═════ Task material

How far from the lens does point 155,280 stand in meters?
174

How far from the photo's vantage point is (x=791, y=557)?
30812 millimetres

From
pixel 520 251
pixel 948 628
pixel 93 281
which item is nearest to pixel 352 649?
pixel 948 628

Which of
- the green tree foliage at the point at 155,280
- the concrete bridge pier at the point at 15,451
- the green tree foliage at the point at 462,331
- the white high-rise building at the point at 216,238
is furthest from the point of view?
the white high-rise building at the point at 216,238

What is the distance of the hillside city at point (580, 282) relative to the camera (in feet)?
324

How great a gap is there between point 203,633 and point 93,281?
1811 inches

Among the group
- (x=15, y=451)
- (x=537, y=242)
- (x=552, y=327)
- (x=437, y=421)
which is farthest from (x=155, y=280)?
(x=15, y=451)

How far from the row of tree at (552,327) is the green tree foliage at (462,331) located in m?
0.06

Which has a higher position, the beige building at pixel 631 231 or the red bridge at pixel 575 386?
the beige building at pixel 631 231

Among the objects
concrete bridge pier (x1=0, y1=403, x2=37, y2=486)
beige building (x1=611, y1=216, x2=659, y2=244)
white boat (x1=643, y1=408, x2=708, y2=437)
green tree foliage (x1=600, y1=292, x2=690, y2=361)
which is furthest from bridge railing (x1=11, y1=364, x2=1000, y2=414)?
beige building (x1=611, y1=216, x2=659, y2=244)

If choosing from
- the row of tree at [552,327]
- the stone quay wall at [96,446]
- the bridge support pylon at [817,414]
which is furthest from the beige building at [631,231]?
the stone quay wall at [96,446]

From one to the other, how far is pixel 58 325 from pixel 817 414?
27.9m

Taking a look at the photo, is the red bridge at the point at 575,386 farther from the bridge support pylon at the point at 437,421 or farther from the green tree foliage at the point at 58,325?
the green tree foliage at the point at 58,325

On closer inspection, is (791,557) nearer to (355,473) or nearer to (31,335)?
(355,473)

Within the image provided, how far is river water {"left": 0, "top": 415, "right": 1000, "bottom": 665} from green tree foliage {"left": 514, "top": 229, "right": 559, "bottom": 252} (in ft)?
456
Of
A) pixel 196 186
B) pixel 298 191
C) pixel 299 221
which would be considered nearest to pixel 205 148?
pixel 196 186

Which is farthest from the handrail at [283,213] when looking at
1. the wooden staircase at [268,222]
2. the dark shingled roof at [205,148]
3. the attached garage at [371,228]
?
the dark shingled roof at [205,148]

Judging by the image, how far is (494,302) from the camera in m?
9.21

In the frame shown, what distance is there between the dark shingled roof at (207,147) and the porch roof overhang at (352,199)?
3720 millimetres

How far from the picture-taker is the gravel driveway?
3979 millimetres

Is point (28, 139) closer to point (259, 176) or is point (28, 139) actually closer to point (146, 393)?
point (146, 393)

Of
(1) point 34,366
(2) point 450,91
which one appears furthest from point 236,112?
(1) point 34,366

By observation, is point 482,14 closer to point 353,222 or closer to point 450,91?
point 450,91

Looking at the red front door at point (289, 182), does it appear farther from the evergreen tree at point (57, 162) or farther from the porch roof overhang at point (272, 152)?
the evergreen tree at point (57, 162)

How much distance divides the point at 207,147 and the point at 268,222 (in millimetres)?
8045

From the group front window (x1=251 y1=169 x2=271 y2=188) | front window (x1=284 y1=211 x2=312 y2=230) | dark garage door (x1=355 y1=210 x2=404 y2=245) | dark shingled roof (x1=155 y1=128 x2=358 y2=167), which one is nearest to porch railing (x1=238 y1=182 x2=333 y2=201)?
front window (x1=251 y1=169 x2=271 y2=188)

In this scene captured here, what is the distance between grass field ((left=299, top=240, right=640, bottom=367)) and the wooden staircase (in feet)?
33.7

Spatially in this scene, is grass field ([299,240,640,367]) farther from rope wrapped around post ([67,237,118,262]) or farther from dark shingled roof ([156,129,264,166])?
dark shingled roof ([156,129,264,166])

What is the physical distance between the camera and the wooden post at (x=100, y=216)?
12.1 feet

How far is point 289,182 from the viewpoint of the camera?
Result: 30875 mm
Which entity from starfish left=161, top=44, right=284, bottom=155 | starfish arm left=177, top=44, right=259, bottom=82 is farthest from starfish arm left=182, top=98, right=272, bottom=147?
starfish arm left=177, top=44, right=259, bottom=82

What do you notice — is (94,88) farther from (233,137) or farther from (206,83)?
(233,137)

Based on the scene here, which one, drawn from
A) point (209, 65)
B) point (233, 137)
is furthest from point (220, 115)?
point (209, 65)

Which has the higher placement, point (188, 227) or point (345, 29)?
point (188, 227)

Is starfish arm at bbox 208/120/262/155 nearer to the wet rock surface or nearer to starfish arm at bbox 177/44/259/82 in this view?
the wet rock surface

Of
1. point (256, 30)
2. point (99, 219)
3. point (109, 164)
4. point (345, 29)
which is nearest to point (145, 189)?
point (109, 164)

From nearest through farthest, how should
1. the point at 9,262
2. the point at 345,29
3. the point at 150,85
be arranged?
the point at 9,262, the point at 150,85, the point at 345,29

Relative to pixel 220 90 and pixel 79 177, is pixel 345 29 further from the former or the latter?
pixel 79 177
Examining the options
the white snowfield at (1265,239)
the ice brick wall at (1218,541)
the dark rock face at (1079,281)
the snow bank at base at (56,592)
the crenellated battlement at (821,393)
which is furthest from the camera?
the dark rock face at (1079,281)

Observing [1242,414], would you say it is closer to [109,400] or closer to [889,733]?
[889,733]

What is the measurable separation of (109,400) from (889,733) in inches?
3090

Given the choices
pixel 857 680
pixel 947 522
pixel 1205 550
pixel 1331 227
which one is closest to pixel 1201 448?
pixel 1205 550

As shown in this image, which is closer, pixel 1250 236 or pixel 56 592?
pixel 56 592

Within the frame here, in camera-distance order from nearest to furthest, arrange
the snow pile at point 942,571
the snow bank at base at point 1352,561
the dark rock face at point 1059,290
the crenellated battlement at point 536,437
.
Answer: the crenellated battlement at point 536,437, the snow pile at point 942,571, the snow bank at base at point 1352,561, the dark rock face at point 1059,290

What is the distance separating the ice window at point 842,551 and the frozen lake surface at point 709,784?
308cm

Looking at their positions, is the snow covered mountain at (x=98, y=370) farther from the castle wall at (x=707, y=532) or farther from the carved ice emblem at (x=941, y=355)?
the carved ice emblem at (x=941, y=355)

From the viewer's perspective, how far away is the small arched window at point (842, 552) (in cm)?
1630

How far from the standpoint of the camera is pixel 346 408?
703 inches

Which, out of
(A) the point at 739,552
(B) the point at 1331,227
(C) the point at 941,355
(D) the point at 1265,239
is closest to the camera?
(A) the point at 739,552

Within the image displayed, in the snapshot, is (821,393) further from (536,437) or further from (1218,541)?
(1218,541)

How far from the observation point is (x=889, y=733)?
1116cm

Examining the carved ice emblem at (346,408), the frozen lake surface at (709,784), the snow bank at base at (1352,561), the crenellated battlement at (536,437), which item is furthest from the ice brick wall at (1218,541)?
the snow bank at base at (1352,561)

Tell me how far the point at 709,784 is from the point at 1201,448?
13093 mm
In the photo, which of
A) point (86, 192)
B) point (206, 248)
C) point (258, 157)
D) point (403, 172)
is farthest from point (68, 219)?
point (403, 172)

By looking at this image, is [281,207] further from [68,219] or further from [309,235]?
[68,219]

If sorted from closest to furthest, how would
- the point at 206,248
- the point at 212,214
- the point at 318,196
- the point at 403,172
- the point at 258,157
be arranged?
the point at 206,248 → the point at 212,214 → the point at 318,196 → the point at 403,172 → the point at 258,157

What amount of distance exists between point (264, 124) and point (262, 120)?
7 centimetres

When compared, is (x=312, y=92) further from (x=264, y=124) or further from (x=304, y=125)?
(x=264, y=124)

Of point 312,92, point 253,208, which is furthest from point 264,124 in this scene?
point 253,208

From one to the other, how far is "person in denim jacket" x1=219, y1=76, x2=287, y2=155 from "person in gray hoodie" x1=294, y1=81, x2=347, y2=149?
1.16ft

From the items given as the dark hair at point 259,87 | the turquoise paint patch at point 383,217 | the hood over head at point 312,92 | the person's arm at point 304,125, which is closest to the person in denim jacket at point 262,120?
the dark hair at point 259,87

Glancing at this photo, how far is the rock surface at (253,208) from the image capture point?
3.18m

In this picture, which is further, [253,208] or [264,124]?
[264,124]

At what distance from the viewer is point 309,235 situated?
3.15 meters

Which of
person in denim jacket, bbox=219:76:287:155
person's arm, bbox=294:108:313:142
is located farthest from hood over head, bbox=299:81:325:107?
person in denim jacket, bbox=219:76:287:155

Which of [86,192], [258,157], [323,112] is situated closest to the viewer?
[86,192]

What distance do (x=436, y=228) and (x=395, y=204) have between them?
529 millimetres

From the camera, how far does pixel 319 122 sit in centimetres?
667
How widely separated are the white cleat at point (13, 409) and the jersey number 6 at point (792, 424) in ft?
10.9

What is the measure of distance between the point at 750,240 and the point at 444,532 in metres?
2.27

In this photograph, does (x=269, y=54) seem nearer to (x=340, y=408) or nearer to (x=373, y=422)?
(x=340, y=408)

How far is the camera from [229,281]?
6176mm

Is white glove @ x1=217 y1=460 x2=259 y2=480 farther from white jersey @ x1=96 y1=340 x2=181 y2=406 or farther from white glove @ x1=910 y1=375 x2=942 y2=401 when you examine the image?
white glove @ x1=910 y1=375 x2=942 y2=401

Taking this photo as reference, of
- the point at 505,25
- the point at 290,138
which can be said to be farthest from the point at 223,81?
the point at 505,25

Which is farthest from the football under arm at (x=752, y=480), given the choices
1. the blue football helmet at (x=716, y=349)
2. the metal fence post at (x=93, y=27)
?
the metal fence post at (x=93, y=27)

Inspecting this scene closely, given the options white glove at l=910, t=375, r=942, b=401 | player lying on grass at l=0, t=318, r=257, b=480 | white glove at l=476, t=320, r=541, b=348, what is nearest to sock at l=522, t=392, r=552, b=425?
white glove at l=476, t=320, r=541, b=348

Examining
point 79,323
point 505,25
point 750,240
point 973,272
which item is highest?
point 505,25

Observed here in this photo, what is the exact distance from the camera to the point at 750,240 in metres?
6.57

══════════

**Directions**.
Give back exactly the lines beginning at the one with "Glancing at this" and ending at the final line of the material; both boundary lines belong in it.

**Result of this exercise**.
Glancing at this photo, how far is the rock surface at (253,208) from the image capture point?
3.18m

In this picture, which is further, [253,208] or [264,124]?
[264,124]

At what distance from the viewer is point 309,235 situated?
3.15 meters

Which of
person in denim jacket, bbox=219:76:287:155
person's arm, bbox=294:108:313:142
is located farthest from hood over head, bbox=299:81:325:107?
person in denim jacket, bbox=219:76:287:155

Which of [86,192], [258,157], [323,112] is situated closest to the viewer?
[86,192]

What distance do (x=436, y=228) and (x=395, y=204) have between them?
529 millimetres

From the camera, how far does pixel 319 122 sit in centimetres?
667
How widely separated are the white cleat at point (13, 409) and the jersey number 6 at point (792, 424) in ft?
10.9

What is the measure of distance between the point at 750,240 and the point at 444,532 in metres?
2.27

In this photograph, does (x=269, y=54) seem nearer to (x=340, y=408) or nearer to (x=373, y=422)?
(x=340, y=408)

How far is the camera from [229,281]?
6176mm

Is white glove @ x1=217 y1=460 x2=259 y2=480 farther from white jersey @ x1=96 y1=340 x2=181 y2=406 or farther from white glove @ x1=910 y1=375 x2=942 y2=401 when you examine the image?
white glove @ x1=910 y1=375 x2=942 y2=401

Taking this photo as reference, of
- the point at 505,25
- the point at 290,138
which can be said to be farthest from the point at 223,81?
the point at 505,25

Which is farthest from the football under arm at (x=752, y=480), given the choices
1. the blue football helmet at (x=716, y=349)
2. the metal fence post at (x=93, y=27)
?
the metal fence post at (x=93, y=27)

Inspecting this scene closely, given the options white glove at l=910, t=375, r=942, b=401 | player lying on grass at l=0, t=318, r=257, b=480 | white glove at l=476, t=320, r=541, b=348, what is nearest to sock at l=522, t=392, r=552, b=425?
white glove at l=476, t=320, r=541, b=348

Examining
point 79,323
point 505,25
point 750,240
point 973,272
which item is highest?
point 505,25

Observed here in this photo, what is the exact distance from the camera to the point at 750,240 in metres?
6.57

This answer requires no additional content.